Milky didn’t see a living thing, and although Moran raised his hand once and seemed to point over to the left, Milky didn’t see anything that you would point at. After nearly two hours of travelling in a straight line they started coming into a bit of low scrub which was crisscrossed with deep breakaway gullies, impossible to travel through without knowing the way. They followed a cattle pad through this maze, sliding and lurching down the steep erosions on one side and struggling and grunting their way up the other. Moran’s pony stuck his head into it and did the job firmly and squa
rely. Beau farted and sighed and staggered about as if he might go down at any minute, but somehow he managed to breast each gully without actually coming to grief. Emerging from a particularly engrossing gully, Milky suddenly found himself among trees and for a moment he lost sight of Moran. Beau pulled up short, sensing the uncertainty of his rider, then waggled his head impatiently just as Milky caught sight of Moran moving ahead of them through the stunted ironbarks. The ground was rocky now, strewn about with great basalt boulders and lesser stones which tinkled under the horses’ hoofs, a dry sound that carried in the morning air like the ringing of a small handbell.
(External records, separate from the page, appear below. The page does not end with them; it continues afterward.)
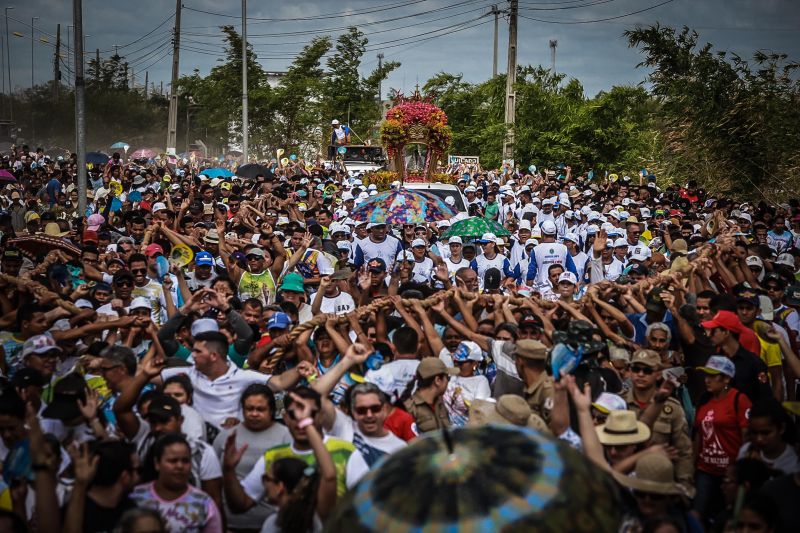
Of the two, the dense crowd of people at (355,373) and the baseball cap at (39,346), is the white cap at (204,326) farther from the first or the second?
the baseball cap at (39,346)

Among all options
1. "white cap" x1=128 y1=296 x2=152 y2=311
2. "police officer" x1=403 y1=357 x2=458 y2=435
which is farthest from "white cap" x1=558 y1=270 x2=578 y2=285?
"white cap" x1=128 y1=296 x2=152 y2=311

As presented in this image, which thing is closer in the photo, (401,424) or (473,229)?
(401,424)

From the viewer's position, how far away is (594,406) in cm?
566

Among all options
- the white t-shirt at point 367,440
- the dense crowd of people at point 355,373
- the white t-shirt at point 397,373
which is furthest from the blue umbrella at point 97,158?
the white t-shirt at point 367,440

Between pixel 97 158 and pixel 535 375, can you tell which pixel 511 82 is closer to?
pixel 97 158

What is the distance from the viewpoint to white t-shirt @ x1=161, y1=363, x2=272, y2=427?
5969 mm

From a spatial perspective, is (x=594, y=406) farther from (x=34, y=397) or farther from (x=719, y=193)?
(x=719, y=193)

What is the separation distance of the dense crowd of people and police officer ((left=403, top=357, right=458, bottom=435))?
0.02 metres

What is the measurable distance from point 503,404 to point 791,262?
7.29 metres

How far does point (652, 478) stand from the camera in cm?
446

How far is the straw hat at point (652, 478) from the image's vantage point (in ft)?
14.5

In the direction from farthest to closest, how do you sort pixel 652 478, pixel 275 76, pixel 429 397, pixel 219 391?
pixel 275 76, pixel 219 391, pixel 429 397, pixel 652 478

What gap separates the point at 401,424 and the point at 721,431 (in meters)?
2.16

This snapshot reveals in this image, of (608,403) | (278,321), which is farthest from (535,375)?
(278,321)
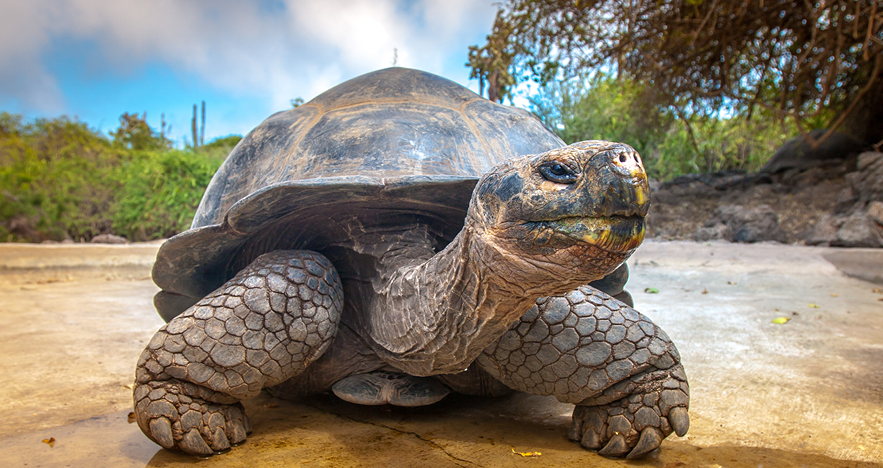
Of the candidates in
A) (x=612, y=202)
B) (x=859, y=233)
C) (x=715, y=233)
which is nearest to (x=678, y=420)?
(x=612, y=202)

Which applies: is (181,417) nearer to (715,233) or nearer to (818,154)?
(715,233)

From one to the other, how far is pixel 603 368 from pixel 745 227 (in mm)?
7243

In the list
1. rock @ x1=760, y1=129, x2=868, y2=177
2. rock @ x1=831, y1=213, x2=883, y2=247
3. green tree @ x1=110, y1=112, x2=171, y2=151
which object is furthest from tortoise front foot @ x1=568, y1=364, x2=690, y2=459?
green tree @ x1=110, y1=112, x2=171, y2=151

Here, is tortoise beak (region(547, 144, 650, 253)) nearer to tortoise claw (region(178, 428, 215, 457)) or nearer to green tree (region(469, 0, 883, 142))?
tortoise claw (region(178, 428, 215, 457))

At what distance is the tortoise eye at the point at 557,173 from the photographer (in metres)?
0.99

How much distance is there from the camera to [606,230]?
958 millimetres

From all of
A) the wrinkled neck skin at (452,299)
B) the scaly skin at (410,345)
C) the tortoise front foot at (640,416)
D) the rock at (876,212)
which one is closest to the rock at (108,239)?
the scaly skin at (410,345)

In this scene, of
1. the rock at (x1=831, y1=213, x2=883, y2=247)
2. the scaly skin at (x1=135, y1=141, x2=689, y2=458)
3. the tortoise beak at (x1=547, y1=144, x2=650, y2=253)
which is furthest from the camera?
the rock at (x1=831, y1=213, x2=883, y2=247)

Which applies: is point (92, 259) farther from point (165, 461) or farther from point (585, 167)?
point (585, 167)

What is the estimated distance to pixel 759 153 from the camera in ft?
44.2

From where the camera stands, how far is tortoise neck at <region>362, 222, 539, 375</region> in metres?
1.20

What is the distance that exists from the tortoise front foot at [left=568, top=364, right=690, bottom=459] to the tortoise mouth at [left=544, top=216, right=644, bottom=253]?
2.63ft

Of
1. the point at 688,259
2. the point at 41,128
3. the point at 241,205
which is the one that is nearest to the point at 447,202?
the point at 241,205

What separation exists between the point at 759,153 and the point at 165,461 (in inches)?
593
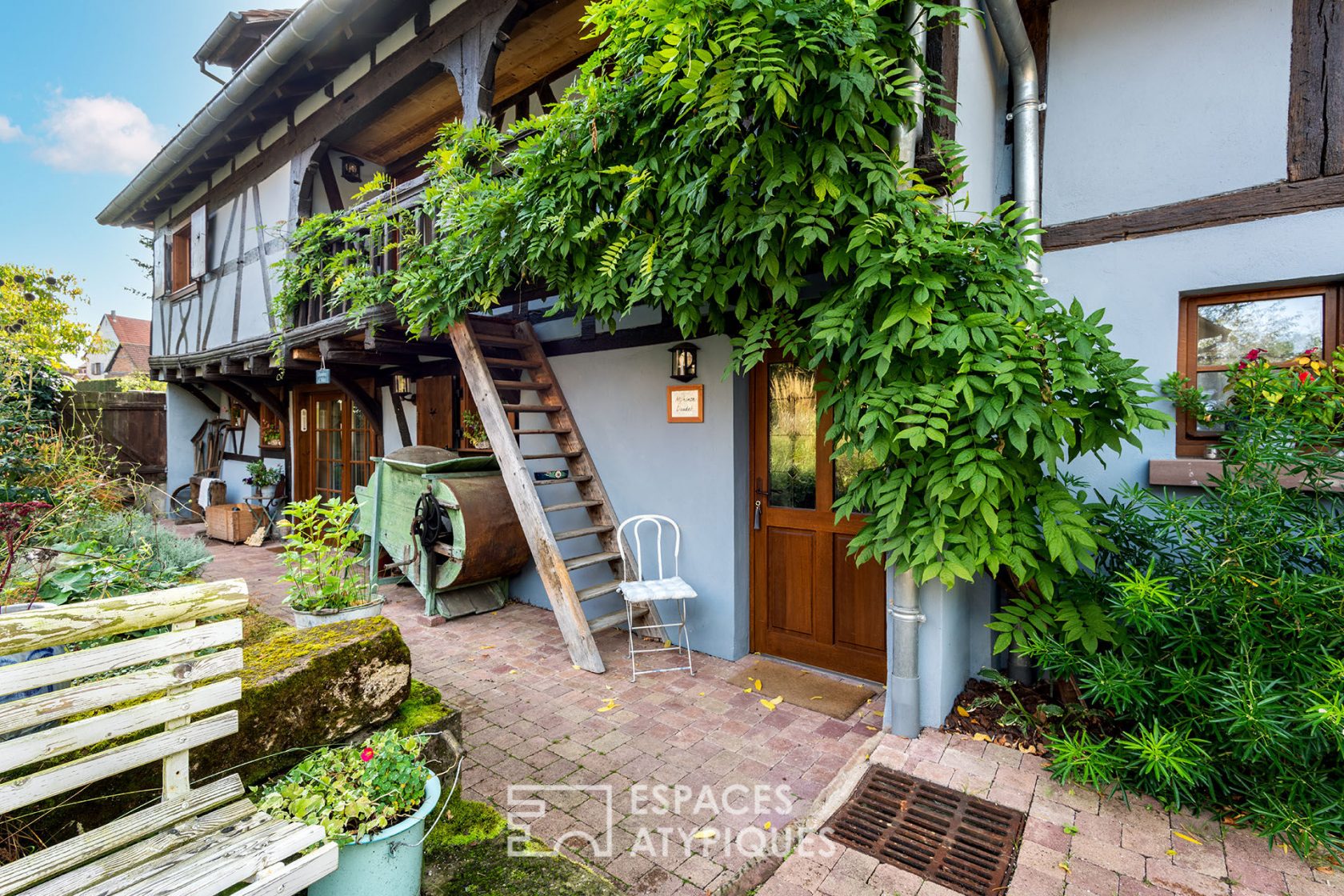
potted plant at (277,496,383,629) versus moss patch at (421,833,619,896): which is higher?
potted plant at (277,496,383,629)

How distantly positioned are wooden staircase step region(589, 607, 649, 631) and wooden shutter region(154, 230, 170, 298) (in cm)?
982

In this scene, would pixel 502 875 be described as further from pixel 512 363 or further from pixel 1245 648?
pixel 512 363

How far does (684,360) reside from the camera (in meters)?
3.76

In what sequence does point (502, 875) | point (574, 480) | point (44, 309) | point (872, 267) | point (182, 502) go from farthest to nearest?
point (44, 309) → point (182, 502) → point (574, 480) → point (872, 267) → point (502, 875)

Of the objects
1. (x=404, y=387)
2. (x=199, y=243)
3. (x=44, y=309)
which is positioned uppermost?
(x=199, y=243)

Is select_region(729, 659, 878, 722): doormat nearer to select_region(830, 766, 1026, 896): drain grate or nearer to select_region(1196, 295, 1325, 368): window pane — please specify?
select_region(830, 766, 1026, 896): drain grate

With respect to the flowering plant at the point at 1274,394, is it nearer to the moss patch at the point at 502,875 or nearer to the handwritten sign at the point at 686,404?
the handwritten sign at the point at 686,404

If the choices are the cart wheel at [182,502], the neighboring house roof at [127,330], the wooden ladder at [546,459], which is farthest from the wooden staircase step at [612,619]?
the neighboring house roof at [127,330]

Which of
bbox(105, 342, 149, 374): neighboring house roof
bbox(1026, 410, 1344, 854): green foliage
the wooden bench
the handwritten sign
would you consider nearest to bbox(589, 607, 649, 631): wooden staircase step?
the handwritten sign

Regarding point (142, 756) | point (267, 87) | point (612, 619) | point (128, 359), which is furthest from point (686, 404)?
point (128, 359)

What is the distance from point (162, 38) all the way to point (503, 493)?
21.1m

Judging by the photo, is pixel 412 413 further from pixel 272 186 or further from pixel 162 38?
pixel 162 38

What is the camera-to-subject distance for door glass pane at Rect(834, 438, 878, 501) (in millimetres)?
3393

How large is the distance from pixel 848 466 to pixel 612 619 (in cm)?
180
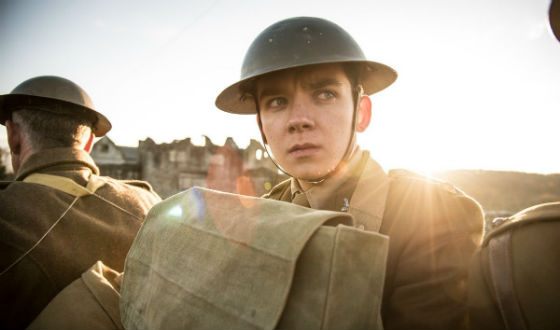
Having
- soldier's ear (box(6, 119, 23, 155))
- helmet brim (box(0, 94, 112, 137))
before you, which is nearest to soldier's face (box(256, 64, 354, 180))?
helmet brim (box(0, 94, 112, 137))

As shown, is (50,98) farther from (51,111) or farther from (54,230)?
(54,230)

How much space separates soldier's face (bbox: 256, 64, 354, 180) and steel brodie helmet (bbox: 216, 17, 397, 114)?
3.4 inches

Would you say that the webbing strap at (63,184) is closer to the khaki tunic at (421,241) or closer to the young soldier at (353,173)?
the young soldier at (353,173)

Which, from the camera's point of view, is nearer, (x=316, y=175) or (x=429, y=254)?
(x=429, y=254)

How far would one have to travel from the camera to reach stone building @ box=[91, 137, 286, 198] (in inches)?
1099

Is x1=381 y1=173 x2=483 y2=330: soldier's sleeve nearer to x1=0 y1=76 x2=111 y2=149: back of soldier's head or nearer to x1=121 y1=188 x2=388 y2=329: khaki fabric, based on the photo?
x1=121 y1=188 x2=388 y2=329: khaki fabric

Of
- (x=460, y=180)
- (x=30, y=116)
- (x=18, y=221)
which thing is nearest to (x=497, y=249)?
(x=18, y=221)

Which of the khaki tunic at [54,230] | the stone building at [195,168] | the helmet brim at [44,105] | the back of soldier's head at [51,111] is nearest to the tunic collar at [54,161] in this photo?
the khaki tunic at [54,230]

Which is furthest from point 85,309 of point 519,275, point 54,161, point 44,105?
point 44,105

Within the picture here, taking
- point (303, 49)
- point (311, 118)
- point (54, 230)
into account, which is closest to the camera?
point (311, 118)

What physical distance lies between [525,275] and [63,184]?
3196 mm

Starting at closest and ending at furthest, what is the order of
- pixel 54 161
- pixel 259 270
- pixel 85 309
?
pixel 259 270
pixel 85 309
pixel 54 161

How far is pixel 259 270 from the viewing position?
3.60ft

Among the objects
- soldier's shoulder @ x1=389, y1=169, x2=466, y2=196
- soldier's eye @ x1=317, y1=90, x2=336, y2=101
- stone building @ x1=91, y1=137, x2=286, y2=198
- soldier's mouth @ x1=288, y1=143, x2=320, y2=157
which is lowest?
stone building @ x1=91, y1=137, x2=286, y2=198
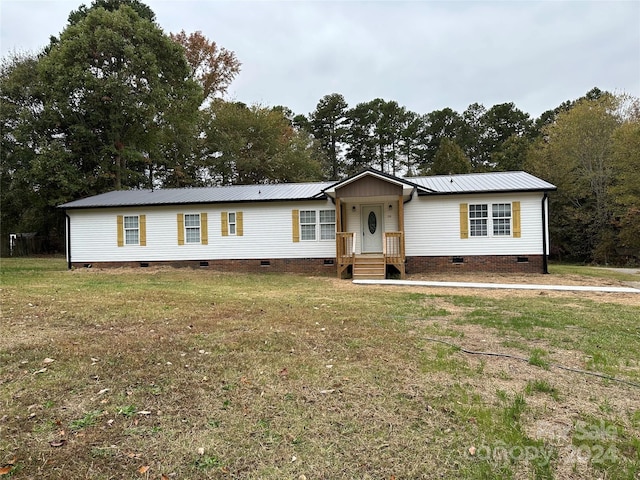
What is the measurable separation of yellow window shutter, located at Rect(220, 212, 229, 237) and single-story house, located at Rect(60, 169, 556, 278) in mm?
40

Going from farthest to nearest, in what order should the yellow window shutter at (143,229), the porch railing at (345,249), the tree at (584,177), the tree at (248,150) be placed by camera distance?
the tree at (248,150) → the tree at (584,177) → the yellow window shutter at (143,229) → the porch railing at (345,249)

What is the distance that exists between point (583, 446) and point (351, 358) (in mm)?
2096

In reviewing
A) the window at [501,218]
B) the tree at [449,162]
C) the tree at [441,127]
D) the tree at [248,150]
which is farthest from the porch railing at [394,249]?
the tree at [441,127]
They began the ascent, following the line of a ridge that dipped and rose and meandered deeper into the hills, climbing all the time until you could look back and see the miles of spear grass spreading out below, flat and still as far as the eye could see, cut by the irregular line of the river which arced out deep into the plain as if it had gone exploring.
They followed the ridge for maybe an hour and at last they came to a saddle, where Moran stopped among the trees and waited for Milky to catch up. Milky would have ridden into the grassy clearing, for a better view of what lay ahead, had Moran not motioned him to his side beneath the overhanging branches of a soft wild cherry tree. The hill fell away steeply in front of them, ending in a tangle of rocks and fallen timber at the river far below. Beyond the river more hills rose up, ridge upon ridge of grey and silent forest, like gigantic waves in a petrified ocean. Below them an eagle drifted across the narrow valley, turning his head from side to side, casting his gaze into the grassy pockets that dotted the riverbank at uncertain intervals. In one of those pockets Milky saw something move, sunlight catching the flank of a beast as it emerged from the shadow of the trees. He looked at Moran, but the man was rolling a cigarette.